• _SELECTED TEXT_
══════════

Skip to content

Latest commit

 

History

History
111 lines (66 loc) · 9.83 KB

File metadata and controls

111 lines (66 loc) · 9.83 KB

The JSON module

JSON serialization and deserialization in Dafny, as described in RFC 8259.

This library provides two APIs:

  • A low-level (zero-copy) API that is efficient, verified (see What is verified? below for details) and allows incremental changes (re-serialization is much faster for unchanged objects), but is more cumbersome to use. This API operates on concrete syntax trees that capture details of punctuation and blanks and represent strings using unescaped, undecoded utf-8 byte sequences.

  • A high-level API built on top of the previous one. This API is more convenient to use, but it is unverified and less efficient. It produces abstract datatype value trees that represent strings using Dafny's built-in string type.

Both APIs provides functions for serialization (JSON values to utf-8 bytes) and deserialization (utf-8 bytes to JSON values). See the Unicode module if you need to read or produce JSON text in other encodings.

══════════

• _DATASET EXTRACT_
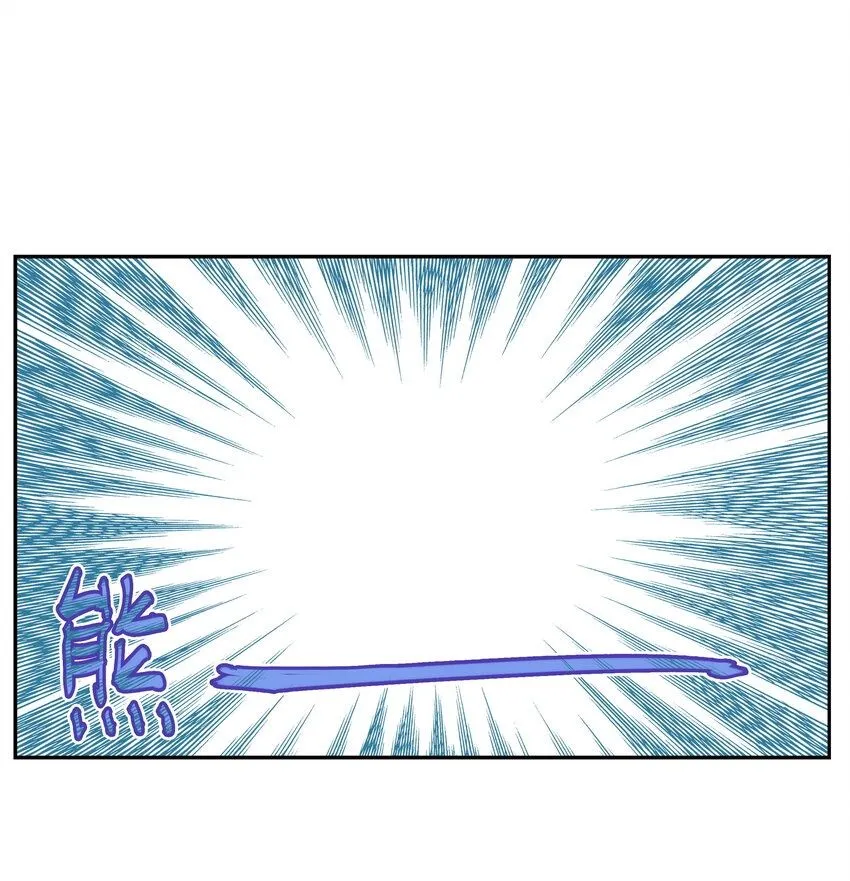 第7话 骊珠儿八百年的“老友”出现49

══════════

• _TASKS TO PERFORM_
1 - Summarize the text on the Dafny JSON module in two sentences.
2 - Please carry the text on the Dafny JSON module further from where it stops.
The material that comes after the text isn't needed here.

• _EXERCISE RESPONSES_
1 - The Dafny JSON module handles JSON serialization and deserialization as described in RFC 8259 through two APIs: a low-level zero-copy API that is efficient, verified, and supports incremental changes but is more cumbersome, and a high-level API built on top of it that is more convenient but unverified and less efficient. Both turn JSON values into utf-8 bytes and back, and the Unicode module is pointed to for reading or producing JSON text in other encodings.

2 -
Library usage

The tutorial in JSONExamples.dfy shows how to import the library, call the high-level API, and use the low-level API to make localized modifications to a partial parse of a JSON AST. The main entry points are API.Serialize (to go from a JSON value to utf-8 bytes), and API.Deserialize (for the reverse operation):

import API = Std.JSON.API
import opened Std.Unicode.UnicodeStringsWithUnicodeChar
import opened Std.JSON.Values
import opened Std.Wrappers

method Test(){
  var CITY_JS :- expect ToUTF8Checked(@"{""Cities"": [{
    ""Name"": ""Boston"",
    ""Founded"": 1630,
    ""Population"": 689386,
    ""Area (km2)"": 4584.2}]}");

  var CITY_VALUE := Object([("Cities", Array([
    Object([
      ("Name", String("Boston")),
      ("Founded", Number(Int(1630))),
      ("Population", Number(Int(689386))),
      ("Area (km2)", Number(Decimal(45842, -1)))])]))]);

  expect API.Deserialize(CITY_JS) == Success(CITY_VALUE);

  var EXPECTED :- expect ToUTF8Checked(
    @"{""Cities"":[{""Name"":""Boston"",""Founded"":1630,""Population"":689386,""Area (km2)"":45842e-1}]}"
  );

  expect API.Serialize(CITY_VALUE) == Success(EXPECTED);
}

What is verified?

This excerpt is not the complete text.